Is the exponential map to the indefinite special orthogonal groups $SO^+(p,q)$ surjective?

Question

Is the exponential map to the identity component of the special indefinite orthogonal groups $$ \mathrm{exp} \colon \mathfrak{so}(p,q) \to SO^+(p,q)$$ surjective?

Answer 1

1. For the special orthogonal group $SO(d)$ and the restricted Lorentz group $SO^+(d,1)\cong SO^+(1,d)$, the exponential maps $$\begin{align}\exp: so(d)~~\longrightarrow~~& SO(d), \cr \exp: so(d,1)~~\longrightarrow~~& SO^+(d,1),\end{align}\tag{1} $$ are surjective. See also this related Phys.SE post and links therein.

2. Simplest counterexample. The exponential map $$\exp: sl(2,\mathbb{R})\oplus sl(2,\mathbb{R})~~\longrightarrow~~ SL(2,\mathbb{R})\times SL(2,\mathbb{R})\tag{2} $$ for the split group $$SO^+(2,2)~\cong~[SL(2,\mathbb{R})\times SL(2,\mathbb{R})]/\mathbb{Z}_2 \tag{3}$$ is not surjective. Here the $\mathbb{Z}_2$-action identifies $$\begin{align} (g_L,g_R)~~\sim~~&(-g_L,-g_R), \cr g_L,g_R~\in~& SL(2,\mathbb{R})~:=~\{g\in {\rm Mat}_{2\times 2}(\mathbb{R}) \mid \det g~=~1\}.\end{align}\tag{4}$$ One may show that a pair $$(g_L,g_R)~\in~SL(2,\mathbb{R})\times SL(2,\mathbb{R})\tag{5}$$ with $${\rm tr}(g_L)<-2\quad\text{and}\quad{\rm tr}(g_R)>2\tag{6}$$ (or vice-versa $L\leftrightarrow R$) is not in the image of the exponential map, even after $\Bbb{Z}_2$-modding.

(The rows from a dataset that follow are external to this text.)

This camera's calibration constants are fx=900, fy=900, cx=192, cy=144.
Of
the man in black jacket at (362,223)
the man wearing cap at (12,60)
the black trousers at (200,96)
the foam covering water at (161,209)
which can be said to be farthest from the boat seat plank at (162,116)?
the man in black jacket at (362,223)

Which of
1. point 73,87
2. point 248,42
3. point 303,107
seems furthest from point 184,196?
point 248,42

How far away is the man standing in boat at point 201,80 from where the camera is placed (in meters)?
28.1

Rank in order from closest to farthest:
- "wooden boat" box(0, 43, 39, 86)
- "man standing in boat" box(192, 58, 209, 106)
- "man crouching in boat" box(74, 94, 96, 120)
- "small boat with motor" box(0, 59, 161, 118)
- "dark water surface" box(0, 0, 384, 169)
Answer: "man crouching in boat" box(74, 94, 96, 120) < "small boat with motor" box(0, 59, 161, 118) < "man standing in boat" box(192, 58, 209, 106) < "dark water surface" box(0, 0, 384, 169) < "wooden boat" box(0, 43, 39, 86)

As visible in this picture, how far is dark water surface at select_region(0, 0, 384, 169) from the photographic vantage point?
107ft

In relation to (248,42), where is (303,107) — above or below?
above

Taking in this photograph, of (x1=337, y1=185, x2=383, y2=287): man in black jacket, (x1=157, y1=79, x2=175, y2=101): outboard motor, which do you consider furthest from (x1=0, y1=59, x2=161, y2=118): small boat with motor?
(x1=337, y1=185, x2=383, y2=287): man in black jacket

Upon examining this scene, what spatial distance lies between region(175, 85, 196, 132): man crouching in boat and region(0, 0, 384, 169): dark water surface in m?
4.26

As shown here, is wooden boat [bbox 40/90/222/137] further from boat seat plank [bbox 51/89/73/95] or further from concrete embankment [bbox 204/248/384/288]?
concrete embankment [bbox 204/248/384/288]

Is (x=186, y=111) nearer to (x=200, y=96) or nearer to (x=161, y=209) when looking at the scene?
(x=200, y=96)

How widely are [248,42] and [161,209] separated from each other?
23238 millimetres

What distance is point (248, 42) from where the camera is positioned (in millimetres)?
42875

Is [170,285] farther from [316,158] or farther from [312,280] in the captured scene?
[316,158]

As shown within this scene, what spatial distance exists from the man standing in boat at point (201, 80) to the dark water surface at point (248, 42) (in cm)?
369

3. More generally, one may prove for the indefinite orthogonal groups $SO^+(p,q)$, where $p,q\geq 2$, that the exponential map $$\exp: so(p,q)~~\longrightarrow~~ SO^+(p,q)\tag{7} $$ is not surjective, cf. e.g. Ref. 1.

References:

1. D.Z. Dokovic & K.H. Hofmann, Journal of Lie Theory 7 (1997) 171. The pdf file is available here.